What is the side effects of Phenytoin ?
- CNS: Ataxia, Nystagmus, drowsiness.
- Hypotension
- Heart block with rapid IV injection
What are the side effects of Adenosine ?
- Transient dyspnea
- Noncardiac chest pain
- rarely, Hypotension
What are the side effects of lidocaine ?
- CNS (drowsiness, agitation , seizures)
- Heart block
What is the mechanism of action of beta blockers ?

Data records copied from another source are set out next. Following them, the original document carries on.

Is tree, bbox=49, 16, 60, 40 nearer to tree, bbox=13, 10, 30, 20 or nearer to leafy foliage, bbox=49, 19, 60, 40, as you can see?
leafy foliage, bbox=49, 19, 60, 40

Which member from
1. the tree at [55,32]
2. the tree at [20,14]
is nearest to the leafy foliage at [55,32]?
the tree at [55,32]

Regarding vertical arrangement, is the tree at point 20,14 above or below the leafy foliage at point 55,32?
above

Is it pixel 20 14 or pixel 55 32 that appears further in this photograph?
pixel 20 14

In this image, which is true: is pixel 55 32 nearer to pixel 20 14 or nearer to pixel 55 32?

What is their side effects ?
Decrease heart rate + BP + contractility => Decreases myocardial O2 requirement.
S/E:
- Fatigue/insomnia
- mental depression
- lipid abnormalities
- hallucinations
- Raynaud phenomenon
- Bronchoconstriction
- Mask signs / symptoms of insulin-induced hypoglycemia
- Sexual dysfunction (Except Nebivolol).
Name the cardio- selective beta blockers ?
- Metoprolol (Lopressor)
- Atenolol (Tenormin)
- Acebutolol (Sectral)
- Esmolol (IV)
What are the calcium channel blockers ?
Cardiac:
- CHF
- Reflex tachycardia
- Hypotension
- Lightheadedness
- AV block
Noncardiac:
- Flushing
- Headache
- Weakness
- Constipation
- Nasal congestion
- Wheezing
- Peripheral edema
- Gingival hyperplasia
Explain the heart sounds (S1) and (S2).
Fisrt heart sound (S1):
- Corresponding to mitral and tricuspid valve closure.
- Indicates the beginning of ventricular systole.
Second heart sound (S2):
- Corresponding to aortic and pulmonary valve closure.
- Indicates the end of aortic and pulmonary closure.